▸ Parts of the exercise
1 - In the film notes on Baker's roles, what nickname is given to Brown, his character in The Guns of Navarone?
2 - Write the next part of the film notes on Baker's roles, picking up after the last line shown.

The Guns of Navarone (1961)

Director: J. Lee Thompson

The Guns of Navarone (1961)

Playing fifth place to Gregory Peck, David Niven, Anthony Quinn and Irene Papas, Baker acquits himself well in this blockbuster, which showcased him to an international audience. Bearded and menacing as Brown, nicknamed ‘the Butcher of Barcelona’ in reference to his time fighting fascists in Spain, he is part of a commando unit ordered to destroy two huge German guns guarding a strategically important sea channel. Baker infuses Brown with a sense of battle fatigue that is crucial to making this a surprisingly anti-militarist war film.

Eva (1962)

Director: Joseph Losey

Eva (1962)

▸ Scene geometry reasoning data
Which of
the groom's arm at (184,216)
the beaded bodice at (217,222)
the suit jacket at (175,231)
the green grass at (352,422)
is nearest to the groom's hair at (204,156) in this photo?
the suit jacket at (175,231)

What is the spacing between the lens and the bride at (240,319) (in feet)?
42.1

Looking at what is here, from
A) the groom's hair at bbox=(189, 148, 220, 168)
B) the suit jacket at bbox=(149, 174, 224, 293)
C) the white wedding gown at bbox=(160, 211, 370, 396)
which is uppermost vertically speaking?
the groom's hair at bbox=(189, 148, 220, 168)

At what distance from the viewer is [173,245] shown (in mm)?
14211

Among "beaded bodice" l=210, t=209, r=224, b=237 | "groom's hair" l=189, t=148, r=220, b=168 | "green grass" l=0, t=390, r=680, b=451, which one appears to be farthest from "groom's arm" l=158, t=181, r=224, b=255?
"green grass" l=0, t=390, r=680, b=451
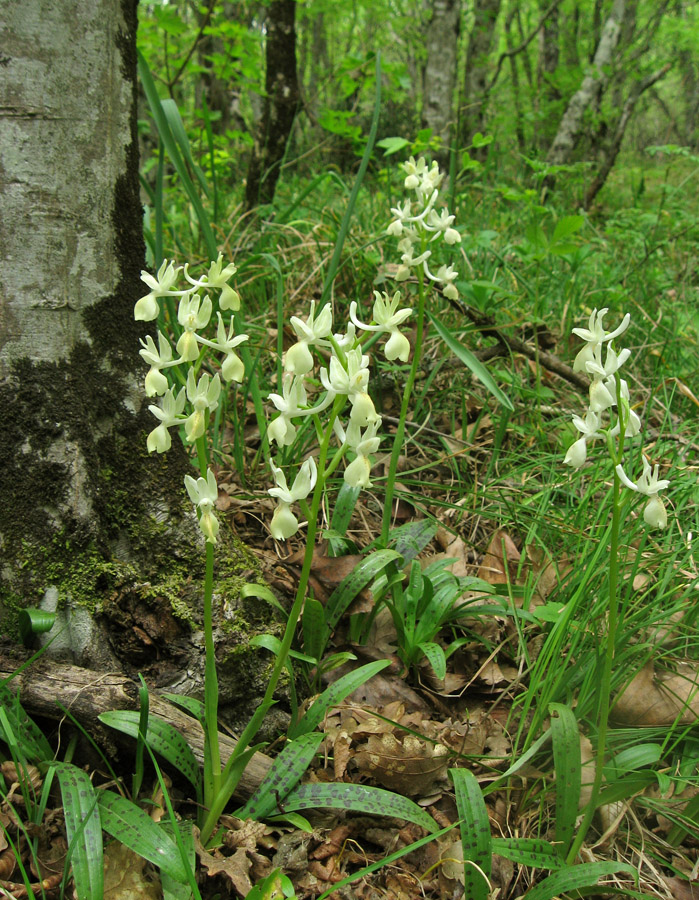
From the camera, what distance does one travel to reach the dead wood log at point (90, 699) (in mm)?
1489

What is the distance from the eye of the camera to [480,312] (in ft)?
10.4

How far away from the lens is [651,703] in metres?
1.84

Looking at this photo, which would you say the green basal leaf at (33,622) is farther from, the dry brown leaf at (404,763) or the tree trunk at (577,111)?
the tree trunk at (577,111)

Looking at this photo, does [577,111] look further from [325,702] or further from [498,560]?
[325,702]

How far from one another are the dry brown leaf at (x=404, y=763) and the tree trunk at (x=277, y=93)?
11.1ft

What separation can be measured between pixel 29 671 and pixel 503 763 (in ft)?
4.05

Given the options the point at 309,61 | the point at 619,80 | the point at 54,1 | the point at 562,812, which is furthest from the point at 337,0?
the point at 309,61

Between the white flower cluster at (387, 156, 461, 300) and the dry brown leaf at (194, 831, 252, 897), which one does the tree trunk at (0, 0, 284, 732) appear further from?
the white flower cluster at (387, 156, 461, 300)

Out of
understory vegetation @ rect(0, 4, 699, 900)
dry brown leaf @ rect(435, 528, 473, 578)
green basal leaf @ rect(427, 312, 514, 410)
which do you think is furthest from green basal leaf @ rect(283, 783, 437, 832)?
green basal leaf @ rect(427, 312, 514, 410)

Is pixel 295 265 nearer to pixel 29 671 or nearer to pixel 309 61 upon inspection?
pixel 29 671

▸ Answers for the tasks
1 - ‘The Butcher of Barcelona’

2 -
Baker is a successful Welsh novelist living the fast life in Italy, whose burgeoning career and marriage unravels when he becomes infatuated with an emotionally cold, high-class call girl (Jeanne Moreau). In another of his collaborations with director Joseph Losey, Baker plays convincingly against type as the needy one who puts himself at the emotional mercy of someone far more ruthless and conniving than he is.

Zulu (1964)

Director: Cy Endfield

Zulu (1964)

In addition to being its star, Baker produced Zulu in cooperation with Cy Endfield, who also directed and co-wrote the screenplay. This highly revisionist retelling of the Zulu siege of Rorke’s Drift in 1879 combines big-budget action thrills with a remarkably sophisticated take on class and the absurdity of Britain’s colonial project. Baker plays his character, Lieutenant John Chard, as steady, calm and authoritative – the perfect counterpoint to Michael Caine, in his first major screen role, as the effete upper class co-commander. Despite being Baker’s movie, Caine emerged from Zulu the greater star.

Accident (1967)

Director: Joseph Losey

Accident (1967)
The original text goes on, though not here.